The Trump team believes that such camps could enable the government to accelerate deportations of immigrants who fight their expulsion from the country. The idea is that more people would voluntarily accept removal instead of pursuing a long-shot effort to remain in the country if they had to stay locked up in the interim.
Miller has also talked about invoking a public health emergency power to curtail hearing asylum claims, as the Trump administration did during the COVID-19 pandemic.
Trump’s declaration of a national emergency at the southern border amid a surge in asylum-seekers and his reprogramming of military funds toward his border wall in 2019 was a face-saving way out of a spending standoff with Congress that had led to a government shutdown. It led to legal challenges that had not been definitively resolved before President Biden took over and halted further construction on the border wall.
Trump’s team said it had developed a multifaceted plan to significantly increase the number of deportations, which it thought could be accomplished without new legislation from Congress, although it anticipated legal challenges.
Other elements of the team’s plan include bolstering the ranks of ICE officers with law enforcement officials who would be temporarily reassigned from other agencies, and with state National Guard members and federal troops activated to enforce the law on domestic soil under the Insurrection Act.
The team also plans to expand a form of due-process-free expulsions known as expedited removal, which is currently used near the border for recent arrivals, to people living across the interior of the country who cannot prove they have been in the United States for more than two years.
And the team plans to stop issuing citizenship-affirming documents, like passports and Social Security cards, to infants born on domestic soil to migrant parents who are not legal residents in a bid to end birthright citizenship.

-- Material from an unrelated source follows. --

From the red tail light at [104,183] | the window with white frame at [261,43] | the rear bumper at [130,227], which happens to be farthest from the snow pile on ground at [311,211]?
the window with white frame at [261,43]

Trump has signaled his intent to follow through on his promises with personnel announcements. He named Miller as a deputy chief of staff in his administration with influence over domestic policy. And Trump said he would make Thomas Homan, who ran ICE for the first year and a half of the first Trump administration and was an early proponent of separating families to deter migrants, his administration’s “border czar.”
Homan told The New York Times in 2023 that he had met with Trump shortly after the now president-elect announced that he would seek office again. During that meeting, Homan said, he “agreed to come back” in a second term and would “help to organize and run the largest deportation operation this country’s ever seen.”